In her work as a set designer for movies and commercials Rip found she always faced the same conundrum: what to do with the leftovers? “As a set designer, you work very hard to create a perfect scene,” she explains. “But when you’re creating the scene you use great materials, and you always have some extra. The scene is shot, maybe using your set for just a few seconds, and then you’re left with beautiful materials that you hate to just throw away.”


Go back a few months prior: Rip’s grandparents are getting ready to toss a beautiful but very old blanket made of llama fur. Rip steps in, thinking there has to be a better future for the soft pelts. A few conversations with friends later, and Rip is the recipient of dozens of fur coats emerging after years in closets or refrigerated fur-storage lockers. Rip tells me fur was big in the 80’s in Argentina: it was a time when a man who loved his wife and could afford to would show it by buying her a fur coat.
“Times have changed,” says Rip. “No one wears fur anymore. It’s out of style. But women still have these great memories of their coats, even if public perception of fur has changed.”
Rip’s project, playfully and symbolically giving new life to animals whose furs were taken from them, was enticing enough to coax many women to give up their furry heirlooms. At the center of her microespacio stands what Rip titled “the redemptive zombie of stolen furs”: a light-brown bearish creature with antlers, and skinny, striped arms. The zombie is frozen, dancing open-mouthed on a grave; he is joined by a flock of two-dimensional furry spirit figures that fly upwards, growing bigger the higher they get. “An animal made from the skin of another animal?” reads the placard on the wall. “It’d be better if you’d get rid of them [the furs]. It’s coming to get them.”
R.I.P. Rip, Hurra! conveys a spirit of mischief and of jubilation; the project combines Rip’s talent for imagining and creating endearing creatures with her craftswoman’s ability to bring them to lifelike life. The result?

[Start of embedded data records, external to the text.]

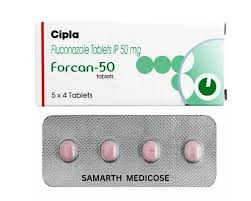 Forcan 50 Mg Cap*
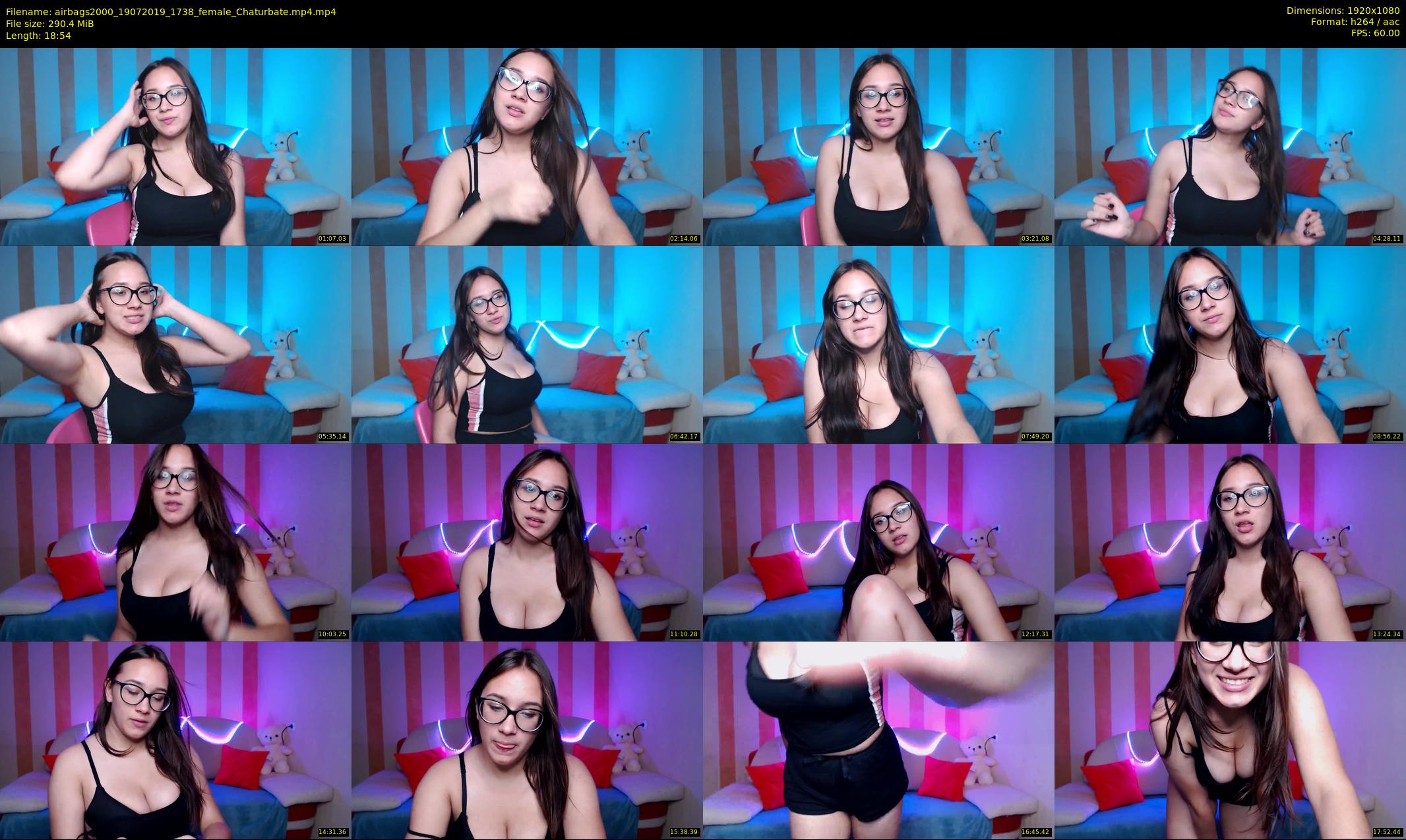 airbags2000 — 19 minute Chaturbate female cam show recording, 1080p, Jul 19, 2019
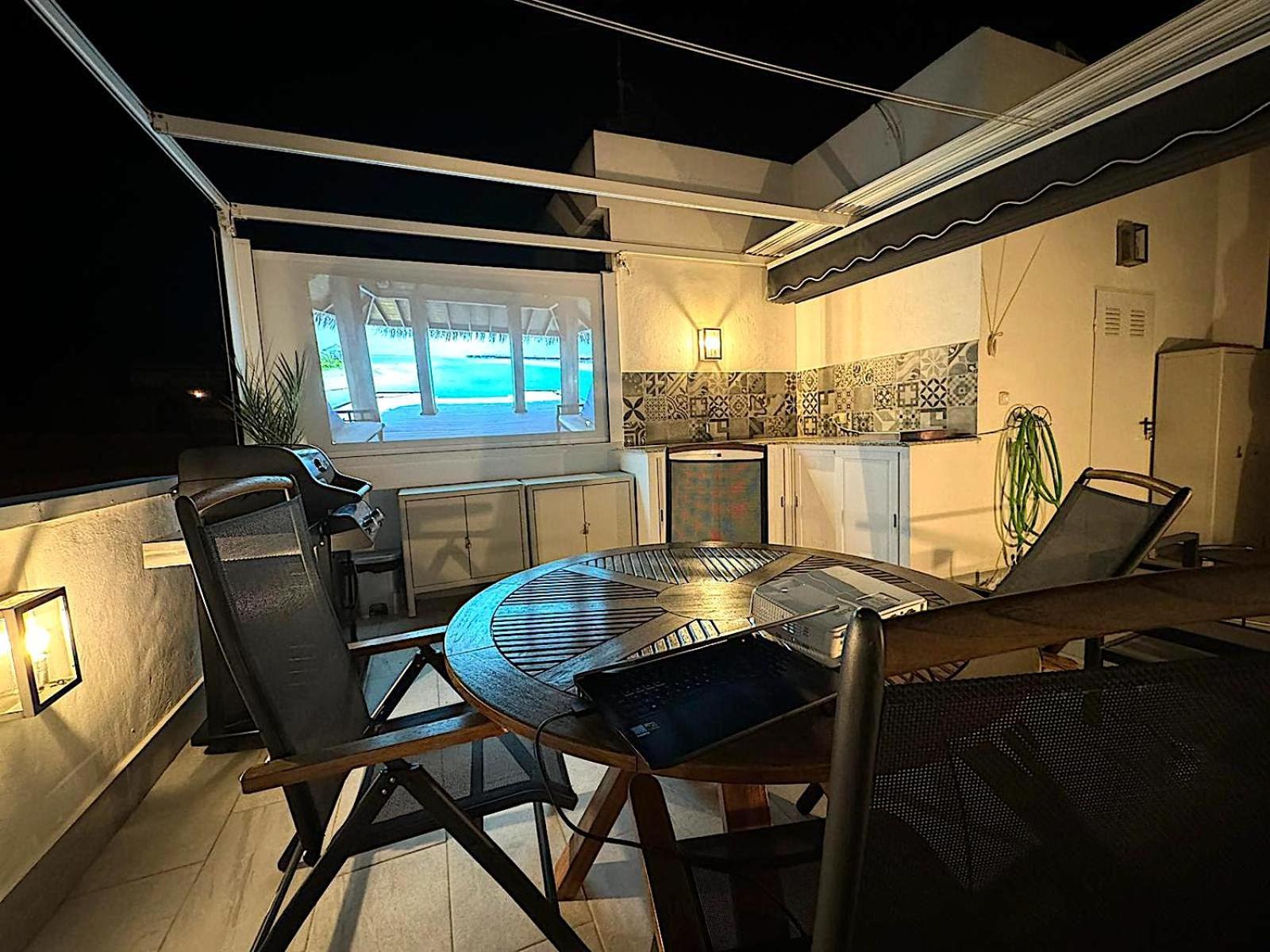 Atico Con Jacuzzi Privado , 1 Min Walk De Playa Levante סנטה פולה מראה חיצוני תמונה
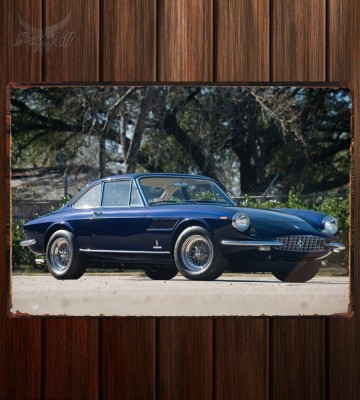 Металлическая табличка Ferrari 330 GTC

A magical scene that amuses us, while using an imaginary tale to playfully comment on our habits of everyday life.
If you go to the Centro Cultural, it’s worth checking out several other exhibitions running through April 30 that also explore reusing and reimagining materials.
For example, the work of Cho Yong Hwa, an artist of Korean descent who came to Argentina at the age of 14, fills one entire room. Using an ancient Korean kitemaking technique, Cho used pencil and splashes of white, blue and orange paint to transform the front pages of four major Argentine newspapers into scores kites painted with the anthropomorphized sun from the Argentine flag. Anyone who can read in Spanish knows that each newspaper here aggressively champions a certain ideology; Cho leverages this knowledge, and her experience in her homeland, officially divided in spite of a shared language and cultural heritage, to question whether ideologies must separate a nation or whether they can be brought together to create a diverse but unified whole. Reviewer comments posted around the room at the center compare the flag kites to Argentina’s soaring hopes and dreams; another guest comment asks, “El Arte de Cho. La Unidad de los Argentinos?”